Kmiss, seroual, niqab et bkhour…

Aux côtés de cette offre traditionnelle typiquement marocaine pour laquelle est fortement réputé le quartier des Habous, depuis plusieurs années, on a vu naître et se développer, sur toute une allée de ce souk, des échoppes de vêtements dédiés à une clientèle spécifique. Longues robes turques, niqab, Kmiss, séroul et même des sandales et autres «khoffs» (une sorte de chaussettes en cuir) importés d’Arabie Saoudite ou des Émirats Arabes Unis. Ces commerces proposent aussi des articles confectionnés localement. Il s’agit d’imitation, malheureusement maladroite, des serouals Kandrissi et Farajias traditionnels. Ils sont commercialisés à des prix allant de 50 dirhams à 300 dirhams. Pour les articles importés, il faudra payer 50 à 100 dirhams de plus.
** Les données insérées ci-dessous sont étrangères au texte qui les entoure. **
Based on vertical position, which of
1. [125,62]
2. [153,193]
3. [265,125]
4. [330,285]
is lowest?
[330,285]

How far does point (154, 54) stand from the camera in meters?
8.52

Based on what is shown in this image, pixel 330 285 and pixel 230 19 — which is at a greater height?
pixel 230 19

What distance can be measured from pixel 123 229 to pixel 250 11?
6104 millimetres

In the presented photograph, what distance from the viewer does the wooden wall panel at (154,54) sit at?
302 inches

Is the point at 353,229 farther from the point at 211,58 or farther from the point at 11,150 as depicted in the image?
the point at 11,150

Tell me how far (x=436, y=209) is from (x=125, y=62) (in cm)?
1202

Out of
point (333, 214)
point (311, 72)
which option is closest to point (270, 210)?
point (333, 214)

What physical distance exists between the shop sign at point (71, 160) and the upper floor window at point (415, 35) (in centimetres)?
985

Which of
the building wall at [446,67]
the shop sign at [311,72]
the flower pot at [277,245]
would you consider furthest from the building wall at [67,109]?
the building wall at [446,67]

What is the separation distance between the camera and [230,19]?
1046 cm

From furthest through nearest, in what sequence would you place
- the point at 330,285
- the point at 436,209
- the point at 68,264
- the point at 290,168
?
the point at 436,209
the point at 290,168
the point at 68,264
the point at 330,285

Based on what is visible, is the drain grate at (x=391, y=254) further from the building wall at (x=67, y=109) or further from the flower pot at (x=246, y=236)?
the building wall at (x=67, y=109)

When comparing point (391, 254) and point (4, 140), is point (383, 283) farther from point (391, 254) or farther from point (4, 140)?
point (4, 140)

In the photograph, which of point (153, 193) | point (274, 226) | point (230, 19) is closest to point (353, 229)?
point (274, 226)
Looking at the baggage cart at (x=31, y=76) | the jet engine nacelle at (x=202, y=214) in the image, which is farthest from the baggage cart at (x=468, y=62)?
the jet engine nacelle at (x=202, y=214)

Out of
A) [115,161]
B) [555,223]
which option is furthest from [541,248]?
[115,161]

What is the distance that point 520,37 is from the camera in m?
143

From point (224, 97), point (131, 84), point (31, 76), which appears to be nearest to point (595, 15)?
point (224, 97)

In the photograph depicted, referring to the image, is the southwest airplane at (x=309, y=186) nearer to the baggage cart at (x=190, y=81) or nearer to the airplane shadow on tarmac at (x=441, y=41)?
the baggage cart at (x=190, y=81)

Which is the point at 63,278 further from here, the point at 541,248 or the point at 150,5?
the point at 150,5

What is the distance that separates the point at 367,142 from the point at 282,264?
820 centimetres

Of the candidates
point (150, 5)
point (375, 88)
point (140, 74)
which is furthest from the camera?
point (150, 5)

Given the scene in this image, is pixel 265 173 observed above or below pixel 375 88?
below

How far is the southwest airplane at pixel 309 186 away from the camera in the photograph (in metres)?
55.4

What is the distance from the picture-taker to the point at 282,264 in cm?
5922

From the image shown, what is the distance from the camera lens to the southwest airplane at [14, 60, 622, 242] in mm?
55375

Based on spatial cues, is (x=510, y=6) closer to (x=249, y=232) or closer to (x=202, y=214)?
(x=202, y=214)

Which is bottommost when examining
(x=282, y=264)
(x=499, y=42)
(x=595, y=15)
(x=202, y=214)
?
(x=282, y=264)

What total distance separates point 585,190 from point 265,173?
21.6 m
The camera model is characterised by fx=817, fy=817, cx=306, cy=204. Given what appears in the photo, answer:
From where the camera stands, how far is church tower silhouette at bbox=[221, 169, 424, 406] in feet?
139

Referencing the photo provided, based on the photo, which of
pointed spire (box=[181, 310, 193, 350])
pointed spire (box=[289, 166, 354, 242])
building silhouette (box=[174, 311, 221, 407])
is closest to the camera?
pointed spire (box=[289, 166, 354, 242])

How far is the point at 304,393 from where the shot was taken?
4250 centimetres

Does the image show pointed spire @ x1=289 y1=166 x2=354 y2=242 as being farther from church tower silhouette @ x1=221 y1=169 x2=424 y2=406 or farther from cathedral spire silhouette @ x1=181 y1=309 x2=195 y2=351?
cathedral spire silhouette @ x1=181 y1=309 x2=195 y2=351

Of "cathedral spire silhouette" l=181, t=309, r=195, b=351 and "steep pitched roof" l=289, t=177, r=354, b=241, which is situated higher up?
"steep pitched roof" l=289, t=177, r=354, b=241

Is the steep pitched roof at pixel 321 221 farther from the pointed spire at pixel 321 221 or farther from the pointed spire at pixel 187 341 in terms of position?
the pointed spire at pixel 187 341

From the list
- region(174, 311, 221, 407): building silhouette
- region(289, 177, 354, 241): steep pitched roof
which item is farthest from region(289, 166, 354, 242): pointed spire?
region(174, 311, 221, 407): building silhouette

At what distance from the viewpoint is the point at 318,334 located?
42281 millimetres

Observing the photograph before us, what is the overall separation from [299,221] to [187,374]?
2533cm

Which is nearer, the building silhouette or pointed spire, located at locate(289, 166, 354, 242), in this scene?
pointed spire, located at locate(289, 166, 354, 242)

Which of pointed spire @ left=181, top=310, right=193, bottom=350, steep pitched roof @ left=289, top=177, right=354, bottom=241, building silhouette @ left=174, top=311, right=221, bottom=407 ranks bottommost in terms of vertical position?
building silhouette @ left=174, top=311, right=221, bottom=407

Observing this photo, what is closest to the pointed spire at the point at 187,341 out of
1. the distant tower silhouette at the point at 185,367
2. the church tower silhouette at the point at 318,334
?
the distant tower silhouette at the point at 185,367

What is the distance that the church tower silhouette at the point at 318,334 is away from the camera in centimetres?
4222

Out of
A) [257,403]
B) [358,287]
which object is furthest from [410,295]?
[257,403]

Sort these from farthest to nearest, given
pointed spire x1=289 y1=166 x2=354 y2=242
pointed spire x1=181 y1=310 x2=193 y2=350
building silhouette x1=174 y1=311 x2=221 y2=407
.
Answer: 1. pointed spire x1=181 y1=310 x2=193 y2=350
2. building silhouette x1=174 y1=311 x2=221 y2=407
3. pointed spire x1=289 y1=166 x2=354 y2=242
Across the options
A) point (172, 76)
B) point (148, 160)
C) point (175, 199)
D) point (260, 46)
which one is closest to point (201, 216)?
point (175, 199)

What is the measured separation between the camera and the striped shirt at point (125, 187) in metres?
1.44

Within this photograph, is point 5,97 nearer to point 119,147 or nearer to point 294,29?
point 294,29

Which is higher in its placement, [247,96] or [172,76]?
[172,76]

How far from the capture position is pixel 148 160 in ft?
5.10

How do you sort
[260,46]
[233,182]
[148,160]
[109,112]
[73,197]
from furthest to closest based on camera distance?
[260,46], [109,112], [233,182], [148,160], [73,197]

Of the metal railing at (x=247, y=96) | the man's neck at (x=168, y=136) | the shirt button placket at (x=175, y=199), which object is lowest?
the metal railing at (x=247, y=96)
Cette offre est, selon le gérant d’une boutique, destinée à une clientèle spécifique dont il n’est pas difficile de deviner le référentiel idéologique, qui achète régulièrement et n’est pas du tout portée sur des matières nobles (soie notamment) qui relève du superflu. Cette clientèle est également friande de parfums orientaux à base de musk (3iter) et de bkhour oriental. Des produits qui sont également vendus dans ces échoppes à un prix ne dépassant pas les 50 dirhams.